With a heavy emphasis on English-Spanish cognates, Nus’ (Italian Fluency, 2012) guide presents useful vocabulary for Anglophones learning to speak Spanish. After an overview of complementary methods of language learning (apps, videos, etc.), Nus dives into lists of words that are similar in English and Spanish. The cognates are first organized by common lexigraphic elements (i.e., words ending in -mento/-miento) and presented in list form. Subsequent word lists are organized by theme, from food and the arts through business and technology. After presenting a list of verbs Nus considers essential to comprehension, the book then uses quotations, rendered in both English and Spanish, to demonstrate the use of approximately 1,000 commonly used words. The translations provided are generally correct, and Nus incorporates a wide range of basic vocabulary. However, in several cases, only one definition is provided for a word with multiple distinct meanings.
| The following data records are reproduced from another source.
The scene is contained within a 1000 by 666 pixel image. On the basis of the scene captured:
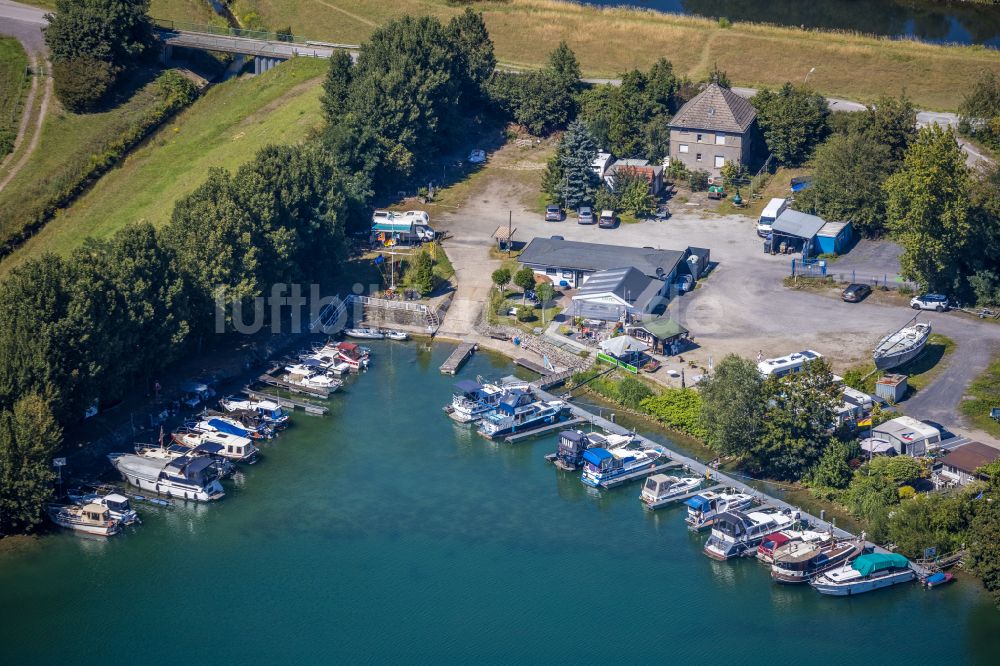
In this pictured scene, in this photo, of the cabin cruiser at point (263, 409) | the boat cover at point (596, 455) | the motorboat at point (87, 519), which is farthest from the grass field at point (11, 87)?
the boat cover at point (596, 455)

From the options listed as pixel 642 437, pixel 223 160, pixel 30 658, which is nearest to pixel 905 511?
pixel 642 437

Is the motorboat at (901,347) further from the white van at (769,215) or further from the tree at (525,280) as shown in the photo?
the tree at (525,280)

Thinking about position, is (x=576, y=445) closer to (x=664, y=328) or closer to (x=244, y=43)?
(x=664, y=328)

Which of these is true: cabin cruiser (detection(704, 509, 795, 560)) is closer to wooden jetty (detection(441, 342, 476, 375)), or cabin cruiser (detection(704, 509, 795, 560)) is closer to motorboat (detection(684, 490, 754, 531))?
motorboat (detection(684, 490, 754, 531))

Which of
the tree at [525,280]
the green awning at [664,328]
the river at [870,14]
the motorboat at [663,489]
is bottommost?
the motorboat at [663,489]

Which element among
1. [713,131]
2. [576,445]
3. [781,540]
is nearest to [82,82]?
[713,131]

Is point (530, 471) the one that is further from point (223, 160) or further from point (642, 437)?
point (223, 160)

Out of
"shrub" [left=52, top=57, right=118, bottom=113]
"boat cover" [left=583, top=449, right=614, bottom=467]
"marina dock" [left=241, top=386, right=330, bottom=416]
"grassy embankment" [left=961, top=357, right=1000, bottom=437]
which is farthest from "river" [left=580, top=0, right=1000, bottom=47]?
"boat cover" [left=583, top=449, right=614, bottom=467]
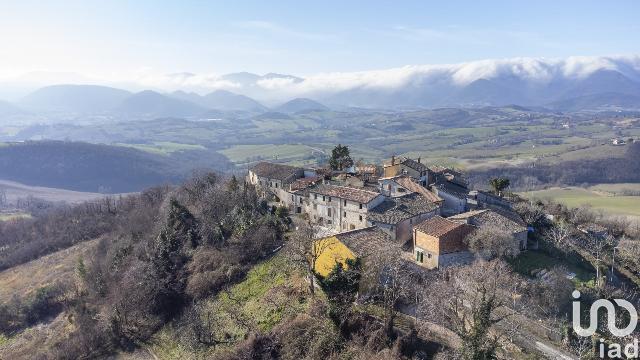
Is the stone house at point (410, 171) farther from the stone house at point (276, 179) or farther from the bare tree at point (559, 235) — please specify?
the bare tree at point (559, 235)

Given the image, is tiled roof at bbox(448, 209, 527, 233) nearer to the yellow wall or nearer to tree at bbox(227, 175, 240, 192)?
the yellow wall

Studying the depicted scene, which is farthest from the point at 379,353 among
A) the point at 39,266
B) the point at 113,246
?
the point at 39,266

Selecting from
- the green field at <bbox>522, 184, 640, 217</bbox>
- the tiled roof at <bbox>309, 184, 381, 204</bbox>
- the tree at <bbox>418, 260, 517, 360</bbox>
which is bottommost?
the green field at <bbox>522, 184, 640, 217</bbox>

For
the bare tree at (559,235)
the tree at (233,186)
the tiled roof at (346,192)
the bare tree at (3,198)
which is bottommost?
the bare tree at (3,198)

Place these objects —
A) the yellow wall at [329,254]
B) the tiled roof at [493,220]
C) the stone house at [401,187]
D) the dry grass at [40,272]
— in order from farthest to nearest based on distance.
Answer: the dry grass at [40,272] < the stone house at [401,187] < the tiled roof at [493,220] < the yellow wall at [329,254]

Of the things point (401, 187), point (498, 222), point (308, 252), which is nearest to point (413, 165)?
point (401, 187)

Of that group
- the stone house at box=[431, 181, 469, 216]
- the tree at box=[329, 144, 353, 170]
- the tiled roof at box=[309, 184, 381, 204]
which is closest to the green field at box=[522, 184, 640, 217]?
the tree at box=[329, 144, 353, 170]

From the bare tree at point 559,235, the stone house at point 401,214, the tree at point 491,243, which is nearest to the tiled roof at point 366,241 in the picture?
the stone house at point 401,214

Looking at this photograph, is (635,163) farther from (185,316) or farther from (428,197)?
(185,316)
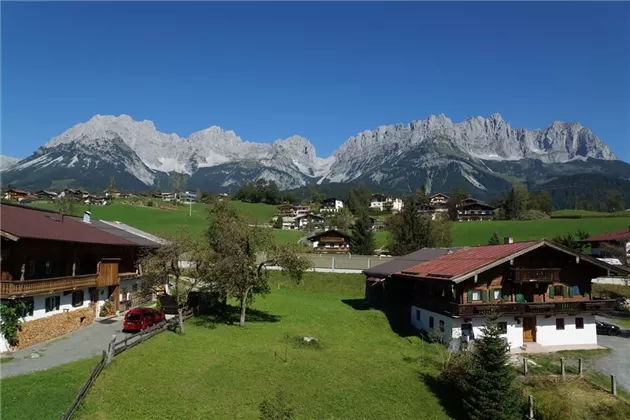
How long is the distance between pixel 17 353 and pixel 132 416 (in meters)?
11.9

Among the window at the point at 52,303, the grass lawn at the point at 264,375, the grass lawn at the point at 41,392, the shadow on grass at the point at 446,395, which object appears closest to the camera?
the grass lawn at the point at 41,392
For example, tarde is translated as an adjective, but its meaning as a noun is omitted; planta is translated as “plant,” with no mention of its other meanings of “sole,” “factory,” or “floor.” The words chosen for definition are arbitrary, and the omissions often seem likely to present difficulties in comprehension: la cura (“care, treatment, cure”) is defined but not el cura, which means “priest.” Minor spelling errors (“Ben Johnson,” “Frederick Douglas,” “Ralph Nadar”) do not detract from the book’s meaning, but combined with internal inconsistencies (desgracia is translated as “disgrace” just pages after readers are warned it is a false cognate), they are noticeable. The book is primarily focused on nouns and adjectives, and aside from conjugating the nine “essential” verbs, Nus does not address verb usage or Spanish grammar.
Most useful to readers familiar with Spanish and looking to expand their vocabularies, but it’s not suitable as a primary tool for learning the language.